ENARE/ENAMED — Prova 2023
L.B.C., 53 anos, sexo feminino, casada, trabalha há anos em fábrica de lâmpadas fluorescentes, procura UPA com queixa de fadiga, perda de peso, perda de apetite, sialorreia, afrouxamento dos dentes, irritabilidade e tremores. Diante do exposto, pode-se afirmar que se trata de intoxicação exógena por
Exposição a lâmpadas fluorescentes + tremores, sialorreia, irritabilidade = Intoxicação por mercúrio.
A intoxicação crônica por mercúrio (hidrargirismo) é caracterizada por uma tríade clássica de tremores, alterações neuropsiquiátricas (irritabilidade, labilidade emocional) e gengivoestomatite com sialorreia e afrouxamento dos dentes, frequentemente associada a exposição ocupacional.
A intoxicação por mercúrio, também conhecida como hidrargirismo, é uma condição de saúde pública relevante, especialmente em contextos de exposição ocupacional ou ambiental. O mercúrio pode existir em diferentes formas (elementar, inorgânico e orgânico), cada uma com toxicocinética e toxicodinâmica distintas. A exposição crônica ao mercúrio elementar (vapor), comum em indústrias como a de lâmpadas fluorescentes, é classicamente associada a uma tríade de sintomas que afetam os sistemas nervoso central, renal e gastrointestinal.
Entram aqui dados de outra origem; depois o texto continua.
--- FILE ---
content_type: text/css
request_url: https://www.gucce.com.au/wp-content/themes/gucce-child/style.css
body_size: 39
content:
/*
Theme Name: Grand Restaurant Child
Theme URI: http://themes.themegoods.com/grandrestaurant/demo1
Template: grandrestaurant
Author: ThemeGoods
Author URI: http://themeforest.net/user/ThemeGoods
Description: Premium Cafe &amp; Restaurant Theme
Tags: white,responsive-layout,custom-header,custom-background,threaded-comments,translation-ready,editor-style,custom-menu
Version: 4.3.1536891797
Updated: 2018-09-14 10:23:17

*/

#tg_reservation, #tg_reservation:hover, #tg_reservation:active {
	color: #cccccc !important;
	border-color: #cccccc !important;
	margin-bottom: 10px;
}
Os sintomas neurológicos incluem tremores (inicialmente finos, progredindo para movimentos mais amplos), eretismo (irritabilidade, labilidade emocional, insônia, perda de memória) e, em casos graves, ataxia e disartria. As manifestações orais e gastrointestinais compreendem sialorreia, gengivoestomatite, afrouxamento dos dentes e dor abdominal. A perda de peso e fadiga são sintomas inespecíficos que podem acompanhar o quadro. O diagnóstico é feito pela história clínica e ocupacional, e confirmado pela dosagem de mercúrio em amostras biológicas, como sangue ou urina de 24 horas. O tratamento da intoxicação por mercúrio consiste primeiramente na interrupção da exposição. Em casos de intoxicação significativa, a terapia de quelação com agentes como o DMSA (ácido dimercaptosuccínico) ou o DMPS (ácido 2,3-dimercaptopropano-1-sulfônico) pode ser utilizada para aumentar a excreção do metal. O prognóstico depende da gravidade da exposição e da prontidão do tratamento, sendo que alguns sintomas neurológicos podem ser irreversíveis em casos de intoxicação crônica grave.
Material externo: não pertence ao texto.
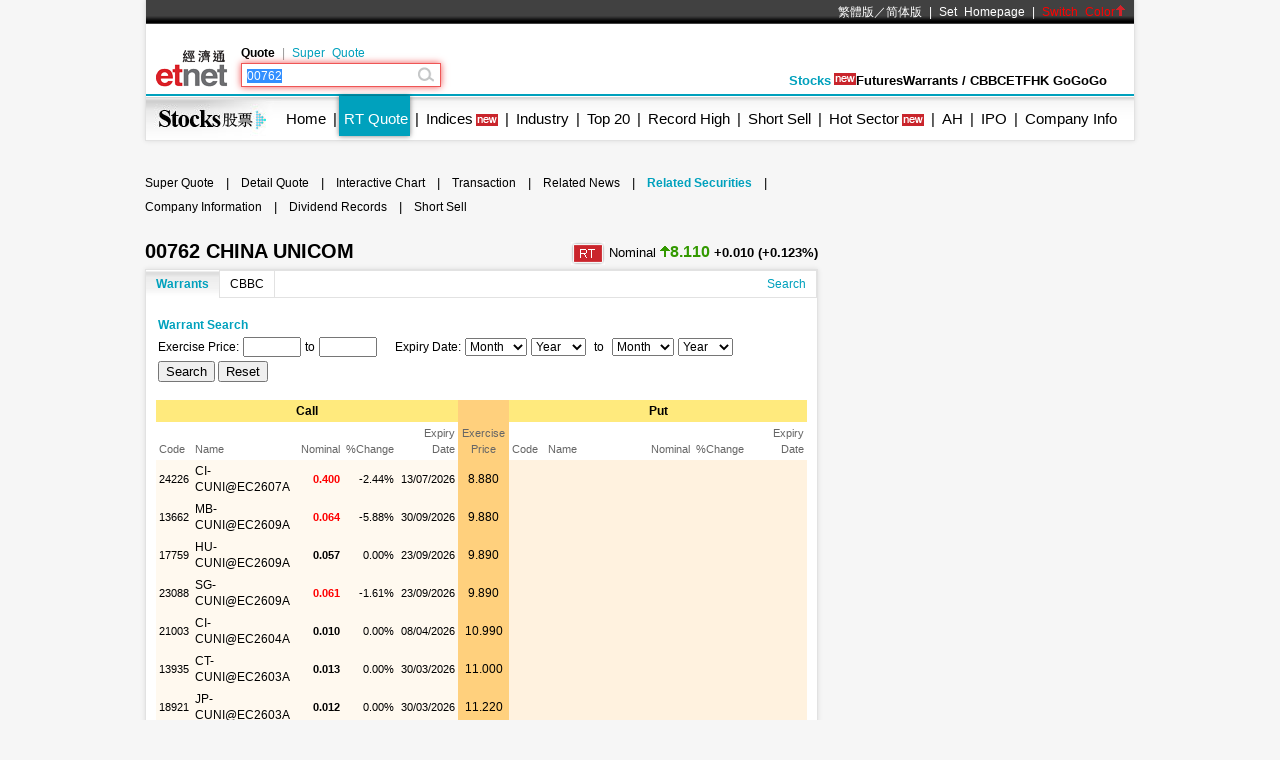

--- FILE ---
content_type: text/html; charset=utf-8
request_url: https://www.google.com/recaptcha/api2/aframe
body_size: 267
content:
<!DOCTYPE HTML><html><head><meta http-equiv="content-type" content="text/html; charset=UTF-8"></head><body><script nonce="crb0PVzrWh9FwHk6inHyQg">/** Anti-fraud and anti-abuse applications only. See google.com/recaptcha */ try{var clients={'sodar':'https://pagead2.googlesyndication.com/pagead/sodar?'};window.addEventListener("message",function(a){try{if(a.source===window.parent){var b=JSON.parse(a.data);var c=clients[b['id']];if(c){var d=document.createElement('img');d.src=c+b['params']+'&rc='+(localStorage.getItem("rc::a")?sessionStorage.getItem("rc::b"):"");window.document.body.appendChild(d);sessionStorage.setItem("rc::e",parseInt(sessionStorage.getItem("rc::e")||0)+1);localStorage.setItem("rc::h",'1769685350531');}}}catch(b){}});window.parent.postMessage("_grecaptcha_ready", "*");}catch(b){}</script></body></html>

--- FILE ---
content_type: application/javascript; charset=utf-8
request_url: https://fundingchoicesmessages.google.com/f/AGSKWxUIRCTqR21O9lSQIH5mOzvx5Q3HV5uDLSAAJe7TgFLGUfsp7f8osBxAfUqemHRLp6SPvngjv0xjCNJ7XU0jrROjf28biM3VSOAJNg_9MqbiTNfv6aAJQw_pWr3LaUOULMWBxzs6jeL6t2bqfc7bIU91rk4nwm_v0OcuVoPSPN9Jpitrv6j6E7gb5mvI/_&ad_time=/no_ads./oascontroller./exitpop./siteadvert.
body_size: -1285
content:
window['6b302921-299f-4b3b-b318-3f98f59bbe11'] = true;

--- FILE ---
content_type: application/javascript
request_url: https://etnet.com.hk/www/eng/stocks/ads/stocks_ad_quote.js?v=20230618
body_size: 367
content:
// Google DFP
var DFP_adunits = new Array(
	'topbanner',
	'rightrect1'
	//'rightrect2',
	//'rightrect3'
);

googletag.cmd.push(function() {
	for (i=0; i<DFP_adunits.length; i++)
	{
		if (DFP_adunits[i] == 'topbanner')
		{
			eval("googletag.defineSlot('/1046401/Eng_Stock_Index_Top_Banner', [[728, 90], [970, 90], [990, 100]], 'topbanner').addService(googletag.pubads());");
		}
		else if (DFP_adunits[i] == 'rightrect1')
		{
			eval("googletag.defineSlot('/1046401/Eng_Stock_Index_Right_Rect', [[300, 200], [300, 250], [300, 400]], 'rightrect1').addService(googletag.pubads());");
		}
		else if (DFP_adunits[i] == 'rightrect2')
		{
			eval("googletag.defineSlot('/1046401/Eng_Stock_Index_Right_Rect', [[300, 200], [300, 250], [300, 400]], 'rightrect2').addService(googletag.pubads());");
		}
		else if (DFP_adunits[i] == 'rightrect3')
		{
			eval("googletag.defineSlot('/1046401/Eng_Stock_Index_Right_Rect', [[300, 200], [300, 250], [300, 400]], 'rightrect3').addService(googletag.pubads());");
		}
	}
	googletag.pubads().enableSingleRequest();
	googletag.enableServices();
});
A intoxicação crônica por mercúrio, ou hidrargirismo, manifesta-se classicamente por tremores (inicialmente nas mãos, progredindo para outras partes do corpo), alterações neuropsiquiátricas como irritabilidade, labilidade emocional e insônia, e manifestações orais como gengivoestomatite, sialorreia e afrouxamento dos dentes.
As fontes comuns de exposição incluem ocupações como mineração de ouro, fabricação de lâmpadas fluorescentes, termômetros e barômetros, e algumas indústrias químicas. A ingestão de peixes contaminados e o uso de amálgamas dentárias também são fontes, embora com menor risco de intoxicação grave.
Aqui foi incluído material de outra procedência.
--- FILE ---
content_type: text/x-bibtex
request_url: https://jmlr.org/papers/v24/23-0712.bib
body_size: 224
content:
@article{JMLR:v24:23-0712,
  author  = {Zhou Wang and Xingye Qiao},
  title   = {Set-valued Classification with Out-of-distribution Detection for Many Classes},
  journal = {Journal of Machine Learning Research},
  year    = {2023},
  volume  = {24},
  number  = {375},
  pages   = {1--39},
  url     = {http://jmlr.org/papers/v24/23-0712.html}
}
O diagnóstico é baseado na história de exposição e nos sintomas clínicos, confirmado pela dosagem de mercúrio no sangue ou urina. O tratamento envolve a remoção da fonte de exposição e, em casos graves, a quelação com agentes como DMSA (ácido dimercaptosuccínico) ou DMPS (ácido 2,3-dimercaptopropano-1-sulfônico).